Frank Lloyd Wright Filling Station
263 Michigan AvenueBuffalo, NY 14203 (716) 853-0084 Visit Website
Frank Lloyd Wright’s Filling Station was completed posthumously in 2014. Designed in the 1920s, the filling station was planned for a Buffalo oil company, but was never built. Today it stands as an exhibit in the recently expanded Buffalo Transportation Pierce-Arrow Museum at Michigan Avenue and Seneca Street in downtown Buffalo.
The two-story, 1,600-square-foot filling station is built to Wright’s specifications and topped with authentic Tydol Oil signs.
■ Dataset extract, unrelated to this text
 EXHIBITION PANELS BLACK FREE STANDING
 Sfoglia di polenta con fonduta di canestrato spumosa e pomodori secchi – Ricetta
The station features a second story observation room with a fireplace, restrooms, an extensive copper roof, two 45-foot poles that Wright called “totems,” red and white painted concrete, and overhead gravity fed tanks. Wright referred to this design as “an ornament to the pavement.”
The Filling Station beautifully complements the Buffalo Transportation Pierce-Arrow Museum’s mission of focusing on the impact of the automobile on modern America and is an unexpected and popular discovery for visitors, especially those unfamiliar with Wright’s Buffalo legacy. It joins two other Wright-designed structures completed posthumously after 2000—the Fontana Rowing Boathouse and Blue Sky Mausoleum. For Wright enthusiasts, these structures are the newest must-see treasures of a legendary American icon.